● Objectives:
A - Please rewrite the paragraph in the passage on metadata processing that begins "In certain cases, providers" more briefly, keeping its main facts.
B - Carry on the passage on metadata processing from its last sentence with a further paragraph in the same style.

Metadata may be processed for instance for billing, or for detecting or stopping fraudulent use. With the user’s consent, service providers could, for example, use metadata to display traffic movements to help public authorities and transport operators to develop new infrastructure where it is most needed. Metadata may also be processed to protect users’ vital interests, including for monitoring epidemics and their spread or in humanitarian emergencies, in particular natural and man-made disasters.
In certain cases, providers of electronic communications networks and services may process metadata for a purpose other than that for which it was collected, even when this is not based on the user’s consent or certain provisions on legislative measures under EU or member state law. This processing for another purpose must be compatible with the initial purpose, and strong specific safeguards apply to it.
As the user’s terminal equipment, including both hardware and software, may store highly personal information, such as photos and contact lists, the use of processing and storage capabilities and the collection of information from the device will only be allowed with the user’s consent or for other specific transparent purposes laid down in the regulation.

● Data provided:

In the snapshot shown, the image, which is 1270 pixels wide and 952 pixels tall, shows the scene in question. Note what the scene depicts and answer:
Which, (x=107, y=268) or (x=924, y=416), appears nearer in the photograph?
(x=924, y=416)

● Task results:
A - Providers of electronic communications networks and services may sometimes process metadata for a purpose other than the one it was collected for, even without the user's consent or a basis in EU or member state legislative measures. Such further processing must be compatible with the original purpose and is subject to strong specific safeguards.

B -
To avoid cookie consent fatigue, an end-user will be able to give consent to the use of certain types of cookies by whitelisting one or several providers in their browser settings. Software providers will be encouraged to make it easy for users to set up and amend whitelists on their browsers and withdraw consent at any moment.
The text also includes rules on line identification, public directories, and unsolicited and direct marketing.
The Council and the European Parliament will need to negotiate the terms of the final text, and the regulation would enter into force 20 days after its publication in the EU Official Journal, and would apply two years later.